Reproduce the article on responsible investing, starting with "The survey found" and going on through "asked about it.", substituting "financial planners" for every occurrence of "advisors".

━━ Selected excerpt

The survey found almost all clients who own responsible investments plan to maintain or increase their allocations, potentially making it easier for advisors to retain these clients.MTStock Studio/iStockPhoto / Getty Images
At a time when advisors are feeling pressure from artificial intelligence and do-it-yourself investment platforms, many are missing an easy opportunity to deepen relationships with clients.
For the 10th time, the Responsible Investment Association (RIA) asked Canadian investors for their opinions about responsible investing (RI). Once again, the 2026 RIA Investor Opinion Survey found a significant “service gap” between clients who say they want their advisors to ask about RI and those who are actually asked about it.
“[T]he service gap we’ve been talking about remains the same year after year, and that means that [the] untapped market remains the same year after year,” said Deborah Debas, senior responsible investment specialist at Desjardins, speaking at an online RIA event on Tuesday about the survey findings.

━━━━
━━ Data provided

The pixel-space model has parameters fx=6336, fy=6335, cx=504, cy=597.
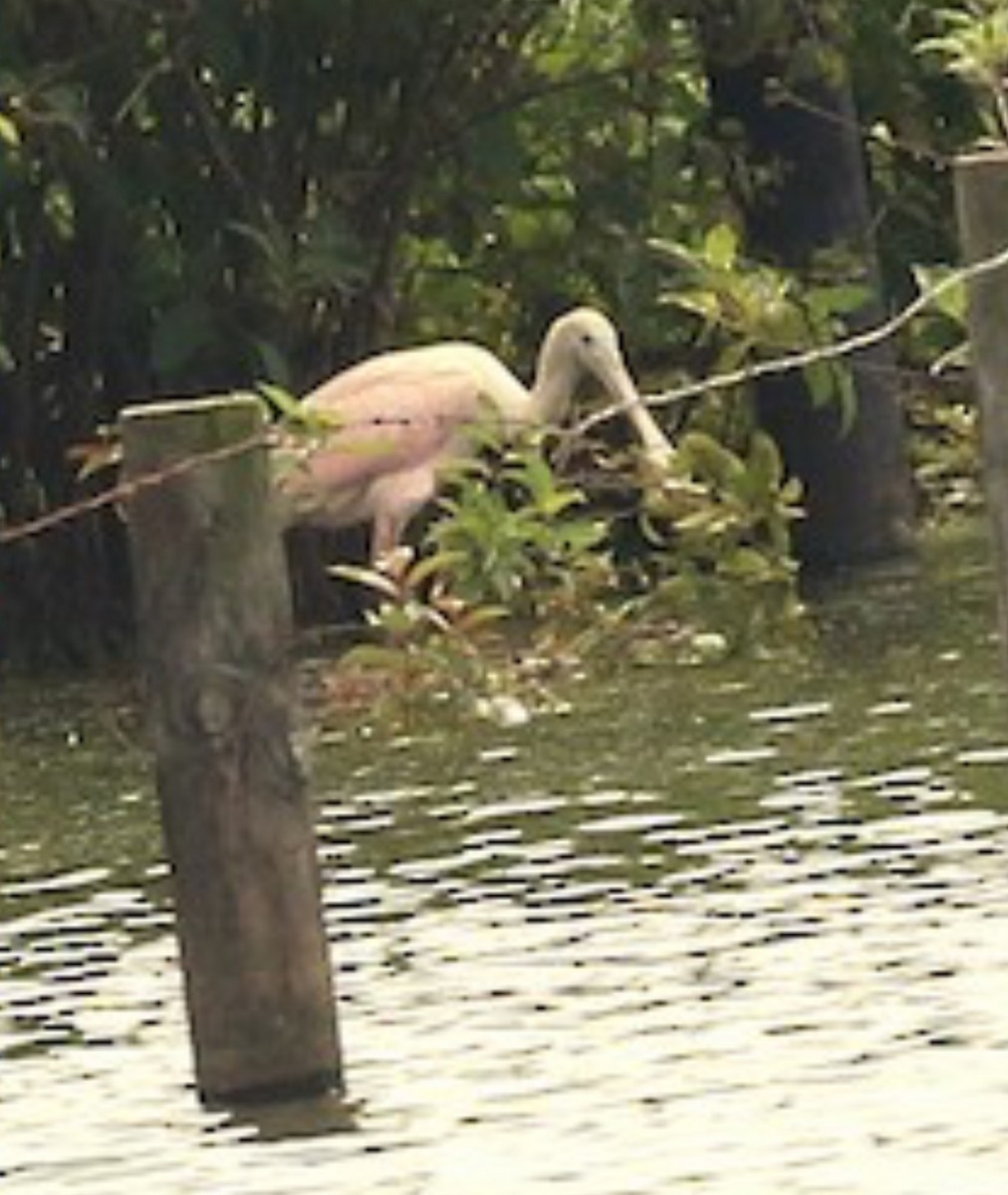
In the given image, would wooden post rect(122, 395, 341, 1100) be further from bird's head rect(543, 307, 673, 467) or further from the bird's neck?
the bird's neck

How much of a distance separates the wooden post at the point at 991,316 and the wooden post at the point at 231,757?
4.20ft

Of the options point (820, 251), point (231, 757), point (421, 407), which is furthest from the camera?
point (820, 251)

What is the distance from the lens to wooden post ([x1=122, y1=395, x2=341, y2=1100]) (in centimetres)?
906

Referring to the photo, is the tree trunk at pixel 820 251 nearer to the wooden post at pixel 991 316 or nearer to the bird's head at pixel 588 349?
the bird's head at pixel 588 349

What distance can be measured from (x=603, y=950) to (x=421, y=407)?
185 inches

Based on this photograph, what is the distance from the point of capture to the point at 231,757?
9.12m

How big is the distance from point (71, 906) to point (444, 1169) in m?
2.90

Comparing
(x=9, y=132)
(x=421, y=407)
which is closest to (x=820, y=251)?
(x=421, y=407)

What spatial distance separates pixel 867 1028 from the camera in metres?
9.71

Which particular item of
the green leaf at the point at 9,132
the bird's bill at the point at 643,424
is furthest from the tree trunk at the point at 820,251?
the green leaf at the point at 9,132

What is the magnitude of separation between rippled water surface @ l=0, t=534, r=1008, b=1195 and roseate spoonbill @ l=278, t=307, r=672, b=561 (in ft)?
3.89

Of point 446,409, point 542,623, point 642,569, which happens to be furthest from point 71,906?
point 642,569

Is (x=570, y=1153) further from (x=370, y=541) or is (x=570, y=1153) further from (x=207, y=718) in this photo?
(x=370, y=541)

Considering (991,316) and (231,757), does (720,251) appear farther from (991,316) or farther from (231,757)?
(991,316)
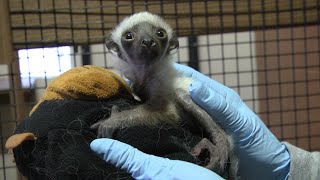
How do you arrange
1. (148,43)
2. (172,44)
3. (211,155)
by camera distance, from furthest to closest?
(172,44), (148,43), (211,155)

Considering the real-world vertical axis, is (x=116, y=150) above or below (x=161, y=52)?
below

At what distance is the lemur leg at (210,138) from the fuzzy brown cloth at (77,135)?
20mm

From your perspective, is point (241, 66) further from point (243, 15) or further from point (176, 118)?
point (176, 118)

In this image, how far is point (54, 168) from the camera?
0.83 m

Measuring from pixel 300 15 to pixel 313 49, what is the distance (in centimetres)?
44

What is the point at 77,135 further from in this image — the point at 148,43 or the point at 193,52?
the point at 193,52

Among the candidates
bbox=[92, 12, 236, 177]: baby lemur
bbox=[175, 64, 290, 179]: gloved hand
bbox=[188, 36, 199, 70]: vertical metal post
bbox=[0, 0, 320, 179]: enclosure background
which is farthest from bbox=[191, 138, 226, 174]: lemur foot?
bbox=[188, 36, 199, 70]: vertical metal post

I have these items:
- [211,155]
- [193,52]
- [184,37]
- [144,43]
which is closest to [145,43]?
[144,43]

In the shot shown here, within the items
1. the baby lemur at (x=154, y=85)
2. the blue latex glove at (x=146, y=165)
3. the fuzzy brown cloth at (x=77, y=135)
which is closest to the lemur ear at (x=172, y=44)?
the baby lemur at (x=154, y=85)

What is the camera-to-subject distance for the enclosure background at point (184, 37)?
5.94 ft

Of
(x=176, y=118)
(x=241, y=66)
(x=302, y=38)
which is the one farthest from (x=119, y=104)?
(x=241, y=66)

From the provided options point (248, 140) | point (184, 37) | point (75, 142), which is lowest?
point (248, 140)

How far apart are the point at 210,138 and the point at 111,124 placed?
25cm

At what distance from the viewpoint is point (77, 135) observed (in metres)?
0.87
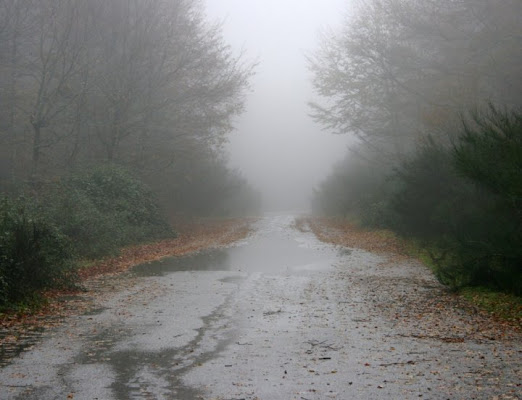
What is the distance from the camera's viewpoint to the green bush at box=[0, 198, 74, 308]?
34.3ft

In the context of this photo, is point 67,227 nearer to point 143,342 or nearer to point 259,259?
point 259,259

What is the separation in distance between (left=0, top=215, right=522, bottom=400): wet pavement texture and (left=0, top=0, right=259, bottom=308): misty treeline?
834cm

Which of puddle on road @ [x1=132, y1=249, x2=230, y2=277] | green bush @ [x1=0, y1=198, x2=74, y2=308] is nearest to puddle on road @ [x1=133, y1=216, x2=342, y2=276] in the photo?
puddle on road @ [x1=132, y1=249, x2=230, y2=277]

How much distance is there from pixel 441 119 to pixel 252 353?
67.3 ft

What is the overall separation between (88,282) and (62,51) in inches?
476

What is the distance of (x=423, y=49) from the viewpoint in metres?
28.1

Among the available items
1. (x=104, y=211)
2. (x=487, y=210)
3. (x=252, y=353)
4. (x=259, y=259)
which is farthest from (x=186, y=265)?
(x=252, y=353)

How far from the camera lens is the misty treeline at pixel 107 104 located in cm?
2234

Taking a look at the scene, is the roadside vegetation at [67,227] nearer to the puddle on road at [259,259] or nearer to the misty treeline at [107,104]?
the misty treeline at [107,104]

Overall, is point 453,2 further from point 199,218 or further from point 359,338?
point 199,218

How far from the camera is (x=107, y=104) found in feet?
94.6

━━━━

### Solution
The survey found almost all clients who own responsible investments plan to maintain or increase their allocations, potentially making it easier for financial planners to retain these clients.MTStock Studio/iStockPhoto / Getty Images
At a time when financial planners are feeling pressure from artificial intelligence and do-it-yourself investment platforms, many are missing an easy opportunity to deepen relationships with clients.
For the 10th time, the Responsible Investment Association (RIA) asked Canadian investors for their opinions about responsible investing (RI). Once again, the 2026 RIA Investor Opinion Survey found a significant “service gap” between clients who say they want their financial planners to ask about RI and those who are actually asked about it.